The New York Yankees shortstop’s first full season in the big leagues began a day late, thanks to a rare April Fool’s Day snowstorm in Cleveland in 1996.
He hit the first of his 258 homers a day later, on April 2. The 21-year-old rookie sent a 1-0 pitch from Dennis Martinez to left field in the fifth inning of the Yankees’ 7-1 win.
“It was a long time ago, but it was my first opening day,” said Jeter, who appeared in 15 games late in the 1995 season. “First opening day is pretty memorable, it’s pretty special. I was excited for that, we had gotten snowed out the day before. So I had to wait a while, seemed like I had to wait forever. I was fortunate to hit that first one here.”
The Indians plan on giving Jeter a gift before the final game of the series Thursday.
The Yankees won the World Series that season, but lost to the Indians in five games in the Division Series in 1997. New York defeated Cleveland in six games in the 1998 American League Championship on its way to another World Series title.

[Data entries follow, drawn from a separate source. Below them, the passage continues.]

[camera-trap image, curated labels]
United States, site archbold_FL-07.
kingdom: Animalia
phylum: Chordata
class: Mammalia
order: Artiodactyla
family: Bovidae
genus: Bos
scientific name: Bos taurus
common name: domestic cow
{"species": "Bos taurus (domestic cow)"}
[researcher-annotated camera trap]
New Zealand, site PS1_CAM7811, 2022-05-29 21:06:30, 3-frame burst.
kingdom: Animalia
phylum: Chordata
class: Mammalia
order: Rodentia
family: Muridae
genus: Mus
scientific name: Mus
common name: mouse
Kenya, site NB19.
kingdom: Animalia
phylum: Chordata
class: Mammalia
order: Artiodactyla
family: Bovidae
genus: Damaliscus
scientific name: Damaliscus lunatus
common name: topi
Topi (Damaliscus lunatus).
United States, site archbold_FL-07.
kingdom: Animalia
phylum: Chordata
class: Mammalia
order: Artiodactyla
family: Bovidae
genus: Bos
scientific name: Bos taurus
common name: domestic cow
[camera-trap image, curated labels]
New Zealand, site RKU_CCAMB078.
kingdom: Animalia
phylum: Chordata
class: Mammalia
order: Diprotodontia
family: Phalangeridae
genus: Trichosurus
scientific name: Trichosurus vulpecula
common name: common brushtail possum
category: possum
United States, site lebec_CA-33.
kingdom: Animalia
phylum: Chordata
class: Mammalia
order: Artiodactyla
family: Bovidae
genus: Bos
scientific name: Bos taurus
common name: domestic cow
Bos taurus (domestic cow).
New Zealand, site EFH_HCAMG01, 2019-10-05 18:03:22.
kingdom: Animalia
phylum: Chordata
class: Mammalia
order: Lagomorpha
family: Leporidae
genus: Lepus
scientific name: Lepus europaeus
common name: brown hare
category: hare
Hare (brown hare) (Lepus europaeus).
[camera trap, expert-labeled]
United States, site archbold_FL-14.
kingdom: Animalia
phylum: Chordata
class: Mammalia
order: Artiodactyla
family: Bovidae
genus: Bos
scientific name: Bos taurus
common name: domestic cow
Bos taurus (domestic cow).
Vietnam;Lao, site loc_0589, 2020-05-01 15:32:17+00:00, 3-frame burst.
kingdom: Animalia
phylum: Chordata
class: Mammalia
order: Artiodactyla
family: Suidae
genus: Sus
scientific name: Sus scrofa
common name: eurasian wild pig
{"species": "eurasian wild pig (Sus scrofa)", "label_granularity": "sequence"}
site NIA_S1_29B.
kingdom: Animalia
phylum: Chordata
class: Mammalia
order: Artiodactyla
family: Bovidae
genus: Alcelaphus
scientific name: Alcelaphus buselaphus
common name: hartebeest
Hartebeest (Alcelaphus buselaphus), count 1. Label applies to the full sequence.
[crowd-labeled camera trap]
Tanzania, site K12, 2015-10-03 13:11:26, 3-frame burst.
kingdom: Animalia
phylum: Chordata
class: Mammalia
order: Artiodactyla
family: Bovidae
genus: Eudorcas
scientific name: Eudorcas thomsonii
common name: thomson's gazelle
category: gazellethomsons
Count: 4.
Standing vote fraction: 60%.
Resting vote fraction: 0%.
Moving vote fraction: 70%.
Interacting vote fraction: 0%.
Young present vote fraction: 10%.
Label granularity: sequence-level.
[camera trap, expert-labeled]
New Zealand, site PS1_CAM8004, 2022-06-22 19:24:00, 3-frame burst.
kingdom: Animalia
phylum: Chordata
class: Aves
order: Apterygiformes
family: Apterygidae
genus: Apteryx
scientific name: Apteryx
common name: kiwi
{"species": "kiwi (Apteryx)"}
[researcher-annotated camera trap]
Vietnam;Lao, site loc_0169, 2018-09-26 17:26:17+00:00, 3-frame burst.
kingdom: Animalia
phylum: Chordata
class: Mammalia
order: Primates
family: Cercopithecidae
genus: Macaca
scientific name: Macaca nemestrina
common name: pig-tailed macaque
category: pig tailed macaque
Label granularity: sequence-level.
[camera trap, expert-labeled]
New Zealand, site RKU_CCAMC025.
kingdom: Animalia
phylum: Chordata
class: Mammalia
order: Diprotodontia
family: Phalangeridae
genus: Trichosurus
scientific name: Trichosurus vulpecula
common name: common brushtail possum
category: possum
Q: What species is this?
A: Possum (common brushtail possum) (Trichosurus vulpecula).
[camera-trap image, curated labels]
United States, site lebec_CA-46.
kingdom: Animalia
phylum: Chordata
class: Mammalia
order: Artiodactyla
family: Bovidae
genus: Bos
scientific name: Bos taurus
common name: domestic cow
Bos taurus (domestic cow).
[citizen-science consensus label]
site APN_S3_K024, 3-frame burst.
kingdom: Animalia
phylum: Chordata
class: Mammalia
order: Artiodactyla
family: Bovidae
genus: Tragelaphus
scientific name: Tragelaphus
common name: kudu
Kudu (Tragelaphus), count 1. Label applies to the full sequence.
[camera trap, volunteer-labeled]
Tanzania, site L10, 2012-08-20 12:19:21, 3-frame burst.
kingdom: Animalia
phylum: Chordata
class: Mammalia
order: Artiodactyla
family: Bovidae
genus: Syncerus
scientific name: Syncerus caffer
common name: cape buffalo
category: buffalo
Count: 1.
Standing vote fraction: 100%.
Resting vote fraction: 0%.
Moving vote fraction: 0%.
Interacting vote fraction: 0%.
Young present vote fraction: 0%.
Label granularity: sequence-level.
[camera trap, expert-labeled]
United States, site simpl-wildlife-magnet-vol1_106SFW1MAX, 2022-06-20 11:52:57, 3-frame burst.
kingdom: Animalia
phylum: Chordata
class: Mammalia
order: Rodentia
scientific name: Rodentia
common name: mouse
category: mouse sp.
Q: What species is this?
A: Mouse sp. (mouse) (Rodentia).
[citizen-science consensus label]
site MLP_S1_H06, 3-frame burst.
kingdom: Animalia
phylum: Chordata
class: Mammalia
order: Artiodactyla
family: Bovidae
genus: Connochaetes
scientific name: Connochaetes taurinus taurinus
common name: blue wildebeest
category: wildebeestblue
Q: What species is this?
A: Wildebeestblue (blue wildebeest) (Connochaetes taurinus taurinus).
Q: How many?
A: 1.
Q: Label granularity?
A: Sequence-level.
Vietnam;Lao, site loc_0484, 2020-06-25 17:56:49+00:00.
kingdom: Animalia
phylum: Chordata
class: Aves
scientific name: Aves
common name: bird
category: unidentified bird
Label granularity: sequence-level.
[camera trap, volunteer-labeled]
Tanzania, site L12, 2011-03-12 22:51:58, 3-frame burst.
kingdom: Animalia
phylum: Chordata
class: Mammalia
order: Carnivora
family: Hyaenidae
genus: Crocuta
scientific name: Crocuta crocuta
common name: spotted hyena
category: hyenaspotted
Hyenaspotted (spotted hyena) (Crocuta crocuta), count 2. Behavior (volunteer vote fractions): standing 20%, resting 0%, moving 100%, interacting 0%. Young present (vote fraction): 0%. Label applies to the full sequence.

The Indians beat the Yankees in four games in the 2007 playoffs. That division series, though, will be best known for the bizarre occurrence in Game 2. With Joba Chamberlain on the mound in the eighth inning, a swarm of tiny bugs called midges swooped in off Lake Erie and buzzed the field. Chamberlain was completely thrown off and allowed the tying run. The Indians won in 11 innings.
“I’ve never seen anything like that before,” Jeter said. “But it was like that for both teams. It wasn’t like they just came out when we decided to go on defense. But that was by far the oddest conditions I’ve played in.”
The Yankees always draw well in Cleveland but the talk of the town so far during this visit has centered on whether NBA star and Ohio native LeBron James will return to play for the Cavaliers. James left Cleveland following the 2010 season to join Miami and is a free agent again.
When asked if James is “coming back to us,” Jeter responded with his usual dry wit.
“Us? You mean us here? ... I have no clue.”